Source document.
Recent article in Irish times (you havent a CLUE what you are talking about Sully)

Louise Holden 

When Hibernia College got the Government's seal of approval for its online teacher-training courses many were suspicious. There are now more than 1,000 teachers who did their training online. So has the venture affected the quality of teaching or is the brave new world here? 

When Hibernia College launched its online primary teacher-training program three years ago it was met by strident opposition from powerful quarters. The colleges of education claimed that Hibernia represented an attack on the professional status of teachers and a threat to the well-being of primary schoolchildren. Some 800 student teachers marched to protest against the decision to approve the new online course, claiming that the accreditation process was not independent, and that the move represented the sell-out of their profession. The INTO regarded the new privately-run course as a prelude to cutbacks in the State teacher-training system. 

Three years on, Hibernia has just celebrated the graduation of its second crop of qualified primary teachers. Despite opposition from all the major professional stakeholders in primary education, there are now over one thousand Hibernia-trained primary teachers in the system. There have been no complaints from principals, teachers, students or parents about their level of professionalism. The widely demanded independent review of Hibernia's online course has not taken place, although the newly established Teaching Council has plans to review all teacher education programmes in Ireland in the near future. In the meantime, aspirant teachers are voting with their feet, and applications for Hibernia's online course are growing exponentially. 

"In our first year of operation over 90 per cent of our applications came from unqualified teachers already working in the primary school system," says Hibernia president Sean Rowland. "At that time, the number of unqualified teachers in Irish schools was in the thousands. Now, we have applicants from a wide cross section of backgrounds - we receive dozens of applications every day." Rowland, a former teacher himself, took the attacks of three years ago on the chin and pressed ahead with enrolment despite some rather vicious accusations of a profit-motivated move to provide "yellow pack" training for teachers. He says that the course was underestimated and misunderstood by many critics at the time. 

"The course uses a mixture of online content, live tutorials and face-to-face classes, with less than half of all classes conducted online. At the time, critics said it was impossible to deliver critical aspects of teacher training such as PE, the Gaeltacht module and practical teaching over the internet. Of course they were right, but our course has always included the same number of class contact hours as any traditional course as well as an on-site PE training module at Easter, a one-month Gaeltacht module in the summer and fortnightly face-to-face tuition time for other sections of the primary curriculum which are not deliverable online. That was always the case."

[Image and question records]
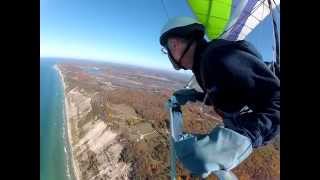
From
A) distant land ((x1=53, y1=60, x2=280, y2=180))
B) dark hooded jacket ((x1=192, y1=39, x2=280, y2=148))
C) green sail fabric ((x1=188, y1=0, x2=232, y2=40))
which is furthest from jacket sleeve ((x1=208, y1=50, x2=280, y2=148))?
green sail fabric ((x1=188, y1=0, x2=232, y2=40))

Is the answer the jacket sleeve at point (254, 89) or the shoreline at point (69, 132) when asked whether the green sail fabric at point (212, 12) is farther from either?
the shoreline at point (69, 132)

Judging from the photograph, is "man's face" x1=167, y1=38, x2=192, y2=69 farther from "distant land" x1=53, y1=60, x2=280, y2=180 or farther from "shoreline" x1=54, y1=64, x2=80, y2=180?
"shoreline" x1=54, y1=64, x2=80, y2=180

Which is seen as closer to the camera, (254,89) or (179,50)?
(254,89)

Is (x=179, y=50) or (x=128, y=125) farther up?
(x=179, y=50)

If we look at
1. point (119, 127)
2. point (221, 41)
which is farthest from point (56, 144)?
point (221, 41)

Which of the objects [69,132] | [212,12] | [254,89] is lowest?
[69,132]

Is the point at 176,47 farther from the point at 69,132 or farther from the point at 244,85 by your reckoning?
the point at 69,132

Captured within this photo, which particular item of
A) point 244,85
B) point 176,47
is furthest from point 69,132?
point 244,85
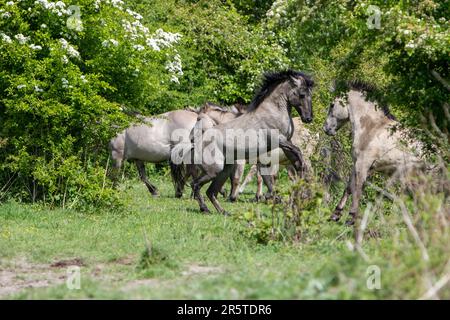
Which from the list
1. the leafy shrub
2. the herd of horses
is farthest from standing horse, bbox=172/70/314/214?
the leafy shrub

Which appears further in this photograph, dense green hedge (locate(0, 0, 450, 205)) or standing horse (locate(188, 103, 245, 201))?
standing horse (locate(188, 103, 245, 201))

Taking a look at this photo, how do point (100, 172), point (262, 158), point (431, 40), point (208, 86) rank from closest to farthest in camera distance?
point (431, 40) → point (100, 172) → point (262, 158) → point (208, 86)

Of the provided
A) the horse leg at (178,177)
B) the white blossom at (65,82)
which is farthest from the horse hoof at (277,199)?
the horse leg at (178,177)

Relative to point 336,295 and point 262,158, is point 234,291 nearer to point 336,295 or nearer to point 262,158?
point 336,295

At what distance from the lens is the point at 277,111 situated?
15750mm

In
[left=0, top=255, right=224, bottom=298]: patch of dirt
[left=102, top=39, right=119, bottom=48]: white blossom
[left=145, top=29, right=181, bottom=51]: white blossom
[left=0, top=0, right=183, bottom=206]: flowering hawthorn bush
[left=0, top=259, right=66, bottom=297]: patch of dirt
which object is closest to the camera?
[left=0, top=255, right=224, bottom=298]: patch of dirt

Task requirements.
1. In the article on Hibernia College's online teacher training, how many student teachers marched against approval of the course?
2. Please pick up the article on Hibernia College's online teacher training after its final sentence and continue it.

Answers for this exercise.
1. Some 800 student teachers marched.

2.
The difference, according to Rowland, is that students who are already working, as the majority of Hibernia trainees are, can do half of their course work from home and the other half in education centres convenient to where they live and work, rather than having to give up their jobs and move to a college of education locale. This has opened up the option of teacher training to a much wider population of students, says Rowland, not least those who are already teaching, but without a qualification. One of the course graduates was acting principal in a national school at the time of application. 

Many others are coming from banking, from IT and from working in the home - the course is popular options for graduates who have had to give up work to raise children, as much of the face-to-face tuition takes place on weekends. 

At €6,600 for 18 months' tuition, the course does not come cheap. At the time of its establishment, some critics accused the private college of offering a training option that excluded the less well off. However, as a part-time postgraduate course the programme would never have been part of the free fees scheme anyway, even if it had been offered through a State training college. Part-time learners are discriminated against in all sectors of education, not just teacher training.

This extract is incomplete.